Scaling Up – From Prototype to a More Refined Device
- Custom PCB – Design a two‑layer board that integrates the Arduino Nano 33 IoT footprint, sensor footprints, and a power‑management section. This reduces wiring errors and improves reliability.
- Enclosure 3‑D Printing – Use a flexible TPU filament for the outer shell; embed slots for the SD card and a small USB‑C port for charging.
- Wireless Sync – Add a BLE service that pushes the CSV data to a companion desktop app, enabling automatic backups after each night.
- Open‑Source Release – Publish the schematics, code, and analysis scripts on GitHub under an MIT license. Community contributions can add new features (e.g., automatic sleep‑stage classification).
By iterating on the hardware and software, you can evolve the tracker from a hobbyist experiment into a robust personal health tool.

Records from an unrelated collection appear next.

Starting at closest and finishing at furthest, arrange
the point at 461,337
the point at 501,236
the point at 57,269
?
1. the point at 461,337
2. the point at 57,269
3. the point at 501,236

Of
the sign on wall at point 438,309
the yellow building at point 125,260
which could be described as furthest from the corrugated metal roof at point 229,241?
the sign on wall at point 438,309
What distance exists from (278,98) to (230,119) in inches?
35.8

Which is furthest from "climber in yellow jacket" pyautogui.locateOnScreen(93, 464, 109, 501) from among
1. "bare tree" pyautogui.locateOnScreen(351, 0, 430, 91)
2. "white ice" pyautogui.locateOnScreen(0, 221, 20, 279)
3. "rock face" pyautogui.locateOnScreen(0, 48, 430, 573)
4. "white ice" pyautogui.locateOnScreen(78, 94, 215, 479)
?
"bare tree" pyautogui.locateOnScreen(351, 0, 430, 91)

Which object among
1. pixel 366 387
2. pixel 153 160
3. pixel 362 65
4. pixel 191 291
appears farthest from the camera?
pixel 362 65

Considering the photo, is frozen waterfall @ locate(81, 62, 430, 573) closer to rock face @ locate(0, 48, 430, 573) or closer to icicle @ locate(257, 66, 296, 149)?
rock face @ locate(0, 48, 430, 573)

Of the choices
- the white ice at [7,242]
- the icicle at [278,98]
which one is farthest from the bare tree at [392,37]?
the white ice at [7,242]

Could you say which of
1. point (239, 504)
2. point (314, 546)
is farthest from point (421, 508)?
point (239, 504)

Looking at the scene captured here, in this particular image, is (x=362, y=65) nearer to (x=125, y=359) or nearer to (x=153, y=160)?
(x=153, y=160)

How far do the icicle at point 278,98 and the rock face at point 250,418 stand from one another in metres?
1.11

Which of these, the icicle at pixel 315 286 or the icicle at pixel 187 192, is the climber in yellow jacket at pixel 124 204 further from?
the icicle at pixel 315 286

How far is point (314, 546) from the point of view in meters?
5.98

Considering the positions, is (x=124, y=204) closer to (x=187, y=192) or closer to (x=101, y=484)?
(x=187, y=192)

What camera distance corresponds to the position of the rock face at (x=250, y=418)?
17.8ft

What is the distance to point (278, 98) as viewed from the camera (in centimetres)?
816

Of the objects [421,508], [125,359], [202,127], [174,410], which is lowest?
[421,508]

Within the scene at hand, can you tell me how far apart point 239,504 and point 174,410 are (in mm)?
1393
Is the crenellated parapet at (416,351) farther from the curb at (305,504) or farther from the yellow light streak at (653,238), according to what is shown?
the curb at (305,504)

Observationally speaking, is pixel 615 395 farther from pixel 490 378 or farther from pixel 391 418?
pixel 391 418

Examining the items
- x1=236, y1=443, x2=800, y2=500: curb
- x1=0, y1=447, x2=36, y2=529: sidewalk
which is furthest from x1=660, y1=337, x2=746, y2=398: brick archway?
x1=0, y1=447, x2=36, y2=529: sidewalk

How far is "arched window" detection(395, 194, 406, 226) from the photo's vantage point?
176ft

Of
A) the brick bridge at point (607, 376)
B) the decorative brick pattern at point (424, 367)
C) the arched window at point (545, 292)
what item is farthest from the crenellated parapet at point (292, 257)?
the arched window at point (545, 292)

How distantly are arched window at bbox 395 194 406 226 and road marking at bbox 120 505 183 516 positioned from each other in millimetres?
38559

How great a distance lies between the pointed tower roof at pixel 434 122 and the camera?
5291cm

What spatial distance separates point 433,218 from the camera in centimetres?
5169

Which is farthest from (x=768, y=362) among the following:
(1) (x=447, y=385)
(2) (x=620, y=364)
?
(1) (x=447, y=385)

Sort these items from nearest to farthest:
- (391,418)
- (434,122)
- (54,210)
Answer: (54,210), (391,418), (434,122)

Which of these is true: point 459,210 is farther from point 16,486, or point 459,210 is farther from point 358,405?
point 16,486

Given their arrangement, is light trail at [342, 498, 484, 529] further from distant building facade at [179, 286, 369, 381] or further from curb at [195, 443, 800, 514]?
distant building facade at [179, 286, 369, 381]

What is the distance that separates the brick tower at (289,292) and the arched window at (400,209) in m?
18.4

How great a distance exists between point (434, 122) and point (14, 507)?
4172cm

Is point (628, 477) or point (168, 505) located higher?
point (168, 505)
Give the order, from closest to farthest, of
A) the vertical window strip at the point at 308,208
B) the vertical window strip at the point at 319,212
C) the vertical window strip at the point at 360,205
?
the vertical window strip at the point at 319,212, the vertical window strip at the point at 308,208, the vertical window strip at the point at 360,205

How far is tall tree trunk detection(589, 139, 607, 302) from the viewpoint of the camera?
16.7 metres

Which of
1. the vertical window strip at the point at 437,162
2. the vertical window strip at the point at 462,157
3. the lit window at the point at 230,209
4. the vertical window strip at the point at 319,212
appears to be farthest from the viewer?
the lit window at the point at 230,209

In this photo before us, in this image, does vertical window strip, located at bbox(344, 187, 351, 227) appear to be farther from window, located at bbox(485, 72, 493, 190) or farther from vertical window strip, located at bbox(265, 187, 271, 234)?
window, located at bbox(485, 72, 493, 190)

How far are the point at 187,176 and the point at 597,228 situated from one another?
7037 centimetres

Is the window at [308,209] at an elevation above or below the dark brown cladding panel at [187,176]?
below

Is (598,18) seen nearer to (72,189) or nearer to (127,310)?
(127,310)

Safety, Comfort, and Ethical Considerations
- Electrical safety – Keep all exposed conductors insulated; use a polyfuse (e.g., 500 mA) on the power line to protect against short circuits.
- Skin compatibility – Use medical‑grade silicone or hypoallergenic fabric for any part that contacts the skin for extended periods.

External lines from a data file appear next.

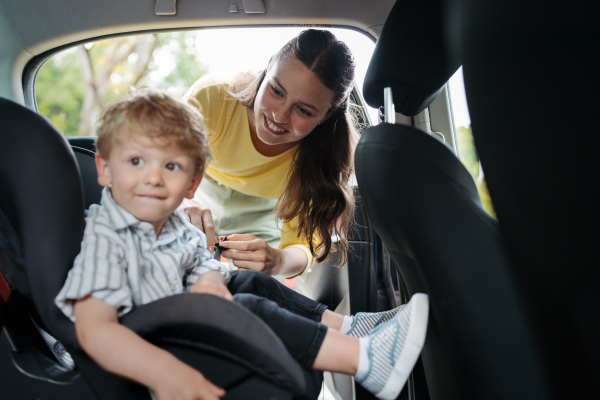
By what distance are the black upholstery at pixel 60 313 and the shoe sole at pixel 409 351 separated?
0.13m

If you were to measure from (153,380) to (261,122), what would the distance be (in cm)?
91

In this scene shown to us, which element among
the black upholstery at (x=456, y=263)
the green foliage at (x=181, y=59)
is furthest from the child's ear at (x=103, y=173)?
the green foliage at (x=181, y=59)

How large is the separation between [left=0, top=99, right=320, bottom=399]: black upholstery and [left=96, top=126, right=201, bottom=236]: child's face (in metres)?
0.08

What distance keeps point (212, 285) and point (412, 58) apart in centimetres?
61

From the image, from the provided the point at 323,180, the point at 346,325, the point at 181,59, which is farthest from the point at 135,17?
the point at 181,59

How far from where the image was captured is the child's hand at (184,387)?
77 cm

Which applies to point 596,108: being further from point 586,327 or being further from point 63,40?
point 63,40

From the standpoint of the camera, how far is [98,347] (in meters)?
0.81

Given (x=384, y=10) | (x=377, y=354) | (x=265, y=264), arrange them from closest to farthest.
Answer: (x=377, y=354) → (x=265, y=264) → (x=384, y=10)

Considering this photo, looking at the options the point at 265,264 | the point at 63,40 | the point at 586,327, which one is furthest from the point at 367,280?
the point at 63,40

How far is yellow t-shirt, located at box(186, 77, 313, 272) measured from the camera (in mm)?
1662

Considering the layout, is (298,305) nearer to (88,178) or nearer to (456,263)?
A: (456,263)

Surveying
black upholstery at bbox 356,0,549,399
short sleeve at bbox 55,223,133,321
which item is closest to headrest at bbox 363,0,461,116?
black upholstery at bbox 356,0,549,399

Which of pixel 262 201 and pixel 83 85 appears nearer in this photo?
pixel 262 201
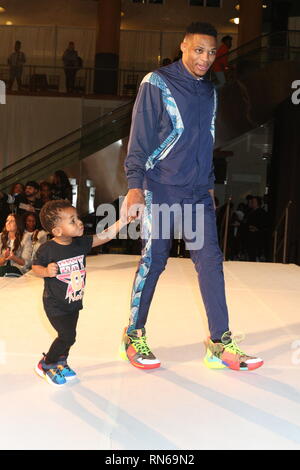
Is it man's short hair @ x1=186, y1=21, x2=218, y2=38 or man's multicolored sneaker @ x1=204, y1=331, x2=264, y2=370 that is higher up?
man's short hair @ x1=186, y1=21, x2=218, y2=38

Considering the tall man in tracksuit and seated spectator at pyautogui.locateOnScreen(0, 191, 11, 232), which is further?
seated spectator at pyautogui.locateOnScreen(0, 191, 11, 232)

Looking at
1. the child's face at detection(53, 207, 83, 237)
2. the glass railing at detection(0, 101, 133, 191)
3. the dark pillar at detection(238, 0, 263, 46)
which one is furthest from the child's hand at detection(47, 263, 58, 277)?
the dark pillar at detection(238, 0, 263, 46)

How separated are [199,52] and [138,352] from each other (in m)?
1.30

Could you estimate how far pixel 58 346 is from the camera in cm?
240

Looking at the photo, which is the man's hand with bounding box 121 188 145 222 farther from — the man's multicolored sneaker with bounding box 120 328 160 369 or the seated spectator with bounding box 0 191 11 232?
the seated spectator with bounding box 0 191 11 232

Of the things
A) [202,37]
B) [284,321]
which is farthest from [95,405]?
[284,321]

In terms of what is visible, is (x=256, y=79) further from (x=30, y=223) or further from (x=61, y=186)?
(x=30, y=223)

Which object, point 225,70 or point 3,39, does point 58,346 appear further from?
point 3,39

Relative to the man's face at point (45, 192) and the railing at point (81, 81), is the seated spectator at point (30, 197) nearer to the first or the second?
the man's face at point (45, 192)

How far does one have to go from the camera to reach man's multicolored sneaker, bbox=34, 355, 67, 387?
233cm

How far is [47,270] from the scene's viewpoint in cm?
233

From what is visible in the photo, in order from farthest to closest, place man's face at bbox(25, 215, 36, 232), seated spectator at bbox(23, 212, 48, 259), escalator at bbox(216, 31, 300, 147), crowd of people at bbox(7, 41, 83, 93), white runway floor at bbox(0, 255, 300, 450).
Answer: crowd of people at bbox(7, 41, 83, 93) → escalator at bbox(216, 31, 300, 147) → man's face at bbox(25, 215, 36, 232) → seated spectator at bbox(23, 212, 48, 259) → white runway floor at bbox(0, 255, 300, 450)

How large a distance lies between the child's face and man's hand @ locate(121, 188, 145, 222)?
0.23m
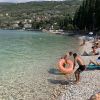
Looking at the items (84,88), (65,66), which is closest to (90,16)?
(65,66)

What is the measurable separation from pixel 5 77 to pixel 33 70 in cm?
352

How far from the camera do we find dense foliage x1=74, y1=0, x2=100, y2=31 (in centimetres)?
9194

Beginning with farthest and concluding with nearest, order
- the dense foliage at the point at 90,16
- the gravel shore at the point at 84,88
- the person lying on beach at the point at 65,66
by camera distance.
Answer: the dense foliage at the point at 90,16 < the person lying on beach at the point at 65,66 < the gravel shore at the point at 84,88

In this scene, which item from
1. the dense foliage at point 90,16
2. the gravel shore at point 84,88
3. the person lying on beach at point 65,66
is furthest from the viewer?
the dense foliage at point 90,16

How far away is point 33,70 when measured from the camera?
24.6 metres

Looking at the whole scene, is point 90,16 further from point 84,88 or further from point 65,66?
point 84,88

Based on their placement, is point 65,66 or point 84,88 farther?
point 65,66

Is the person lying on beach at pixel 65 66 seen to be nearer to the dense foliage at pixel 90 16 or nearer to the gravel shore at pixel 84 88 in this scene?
the gravel shore at pixel 84 88

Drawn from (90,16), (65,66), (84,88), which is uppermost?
(84,88)

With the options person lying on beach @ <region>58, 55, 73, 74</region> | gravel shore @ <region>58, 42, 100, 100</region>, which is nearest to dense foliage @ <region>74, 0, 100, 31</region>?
person lying on beach @ <region>58, 55, 73, 74</region>

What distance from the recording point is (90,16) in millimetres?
97875

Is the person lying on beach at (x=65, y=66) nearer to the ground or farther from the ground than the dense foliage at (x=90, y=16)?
farther from the ground

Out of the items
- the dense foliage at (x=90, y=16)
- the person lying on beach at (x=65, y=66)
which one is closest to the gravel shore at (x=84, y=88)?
the person lying on beach at (x=65, y=66)

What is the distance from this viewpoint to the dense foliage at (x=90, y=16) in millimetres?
91938
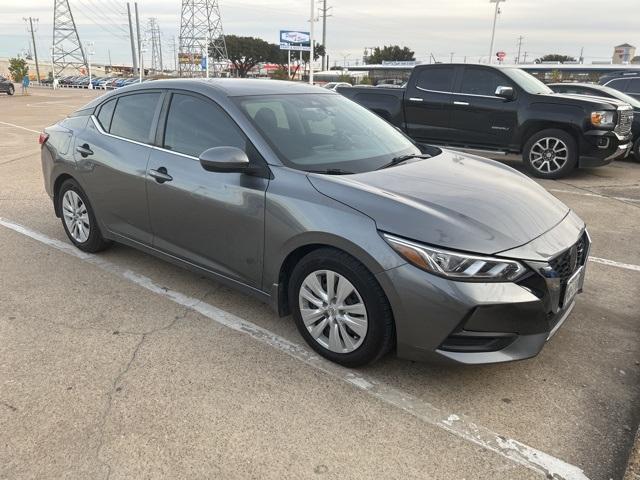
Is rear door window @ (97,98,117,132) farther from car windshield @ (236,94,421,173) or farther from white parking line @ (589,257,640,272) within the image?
white parking line @ (589,257,640,272)

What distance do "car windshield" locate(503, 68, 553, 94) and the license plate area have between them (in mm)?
6535

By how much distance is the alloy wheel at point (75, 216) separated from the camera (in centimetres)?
484

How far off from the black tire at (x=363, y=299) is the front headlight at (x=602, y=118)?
7.00 meters

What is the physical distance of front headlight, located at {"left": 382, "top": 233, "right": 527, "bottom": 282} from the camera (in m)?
2.64

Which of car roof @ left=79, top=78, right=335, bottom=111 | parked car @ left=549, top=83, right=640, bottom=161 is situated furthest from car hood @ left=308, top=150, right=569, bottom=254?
parked car @ left=549, top=83, right=640, bottom=161

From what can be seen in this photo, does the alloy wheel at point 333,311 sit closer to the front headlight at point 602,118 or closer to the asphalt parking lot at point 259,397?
the asphalt parking lot at point 259,397

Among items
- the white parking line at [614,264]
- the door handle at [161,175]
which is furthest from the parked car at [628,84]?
the door handle at [161,175]

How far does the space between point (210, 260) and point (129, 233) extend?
1.04m

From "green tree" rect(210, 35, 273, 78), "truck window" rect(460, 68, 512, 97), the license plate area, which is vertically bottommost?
the license plate area

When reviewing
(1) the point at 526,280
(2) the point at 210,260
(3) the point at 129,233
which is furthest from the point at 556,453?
(3) the point at 129,233

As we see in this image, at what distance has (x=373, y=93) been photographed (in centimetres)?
1043

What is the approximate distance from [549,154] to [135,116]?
6.84 metres

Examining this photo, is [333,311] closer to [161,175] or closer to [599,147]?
[161,175]

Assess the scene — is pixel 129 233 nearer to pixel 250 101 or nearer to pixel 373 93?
pixel 250 101
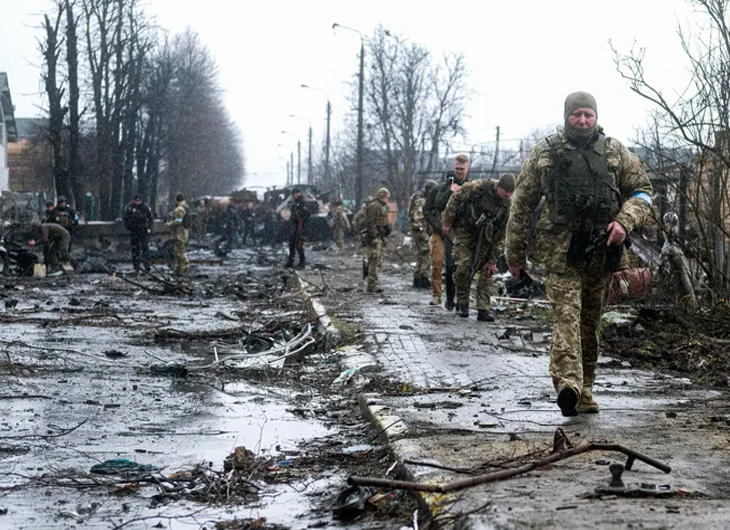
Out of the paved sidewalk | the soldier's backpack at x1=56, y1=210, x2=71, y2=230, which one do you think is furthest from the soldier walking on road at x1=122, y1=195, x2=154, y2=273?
the paved sidewalk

- Data privacy – Sleep data is personal. Store the CSV files on encrypted drives or use password‑protected cloud backups if you sync them.

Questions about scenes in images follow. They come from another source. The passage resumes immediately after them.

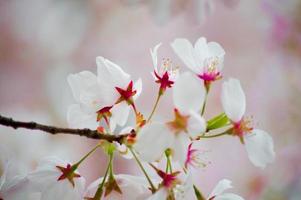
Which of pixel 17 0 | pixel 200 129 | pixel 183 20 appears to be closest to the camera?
pixel 200 129

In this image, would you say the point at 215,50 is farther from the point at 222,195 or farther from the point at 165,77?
the point at 222,195

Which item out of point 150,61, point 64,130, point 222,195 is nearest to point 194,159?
point 222,195

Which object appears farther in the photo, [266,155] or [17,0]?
[17,0]

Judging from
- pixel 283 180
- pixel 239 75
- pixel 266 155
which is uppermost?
pixel 239 75

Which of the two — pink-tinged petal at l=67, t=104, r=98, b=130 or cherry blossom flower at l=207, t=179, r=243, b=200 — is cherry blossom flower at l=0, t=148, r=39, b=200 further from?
cherry blossom flower at l=207, t=179, r=243, b=200

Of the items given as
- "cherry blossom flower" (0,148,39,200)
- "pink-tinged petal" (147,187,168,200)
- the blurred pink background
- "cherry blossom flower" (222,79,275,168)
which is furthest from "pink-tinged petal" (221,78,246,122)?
the blurred pink background

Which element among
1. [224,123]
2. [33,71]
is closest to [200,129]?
[224,123]

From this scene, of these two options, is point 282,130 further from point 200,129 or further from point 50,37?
point 200,129
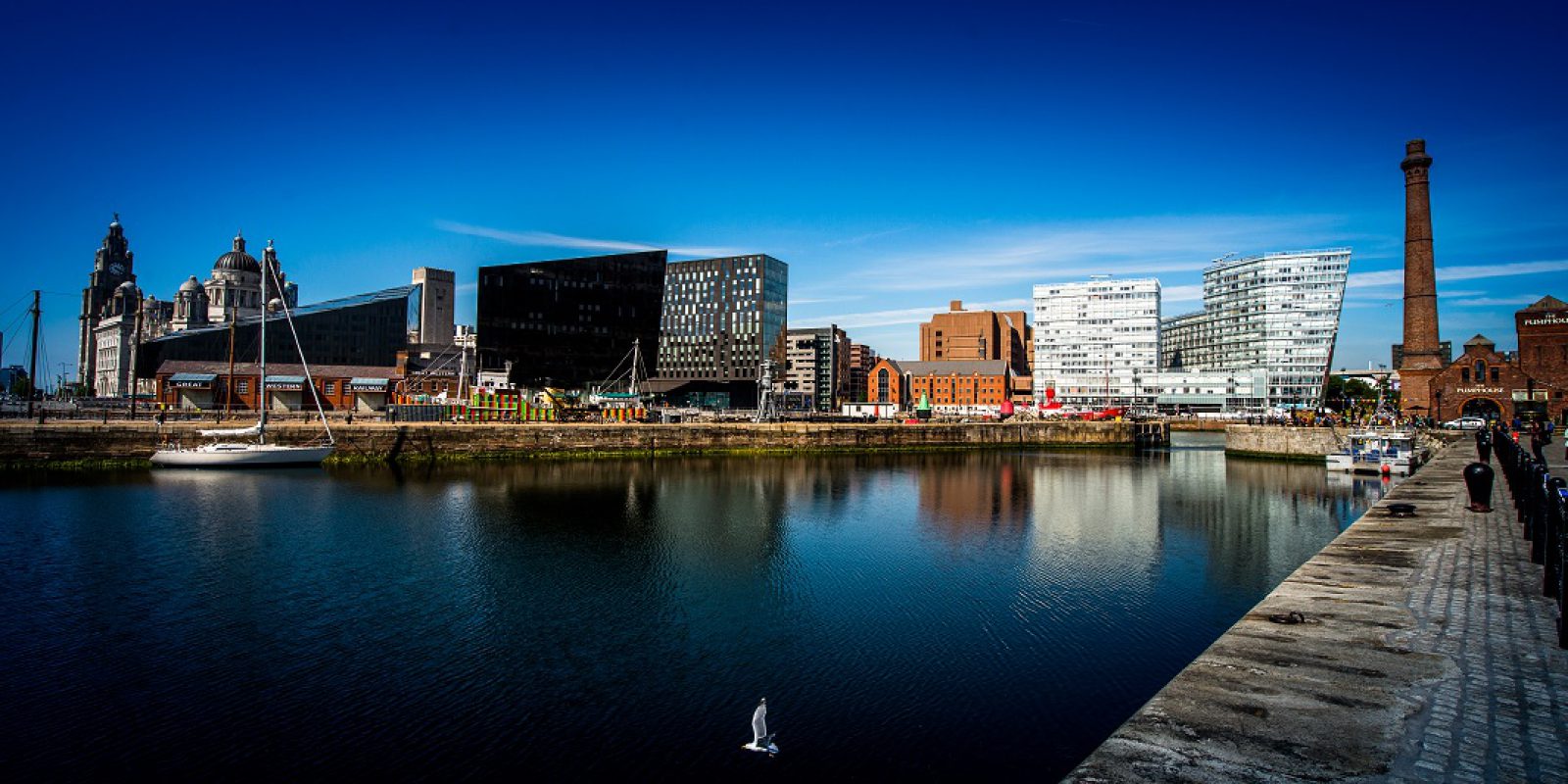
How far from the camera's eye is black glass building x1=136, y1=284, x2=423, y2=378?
88312 mm

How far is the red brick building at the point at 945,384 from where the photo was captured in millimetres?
152000

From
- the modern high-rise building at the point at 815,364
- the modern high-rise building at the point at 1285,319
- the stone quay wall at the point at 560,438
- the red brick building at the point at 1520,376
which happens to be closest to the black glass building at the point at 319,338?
Result: the stone quay wall at the point at 560,438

- Interpretation limits – A DIY tracker can highlight trends but is not a diagnostic device. Encourage users to consult a sleep specialist for persistent issues.
Resources and Next Steps
- Component datasheets – MPU‑6050 (InvenSense), MAX30205 (Maxim Integrated), TSL2591 (AMS).
- Arduino libraries – `MPU6050_light`, `SparkFun_MAX30205`, `Adafruit_TSL2591`, `SD`.
- Signal‑processing tutorials – “Heart‑Rate Variability Analysis in Python” (available on SciPy.org).
- Community forums – Arduino Forum, r/DIY on Reddit, and the Open‑Source Hardware Association (OSHWA) mailing list.
- Future projects – Add a vibration motor for gentle wake‑up alerts, or integrate a real‑time clock (RTC) module to timestamp recordings without relying on the Arduino’s uptime counter.
With the foundations laid out in this guide, you now have everything you need to design, build, and refine a fully functional Arduino‑based sleep tracker. The journey from soldering the first wire to visualizing nightly sleep patterns is both educational and rewarding—plus, you’ll gain a deeper appreciation for the subtle rhythms that keep you refreshed each morning. Happy building, and may your nights be restful!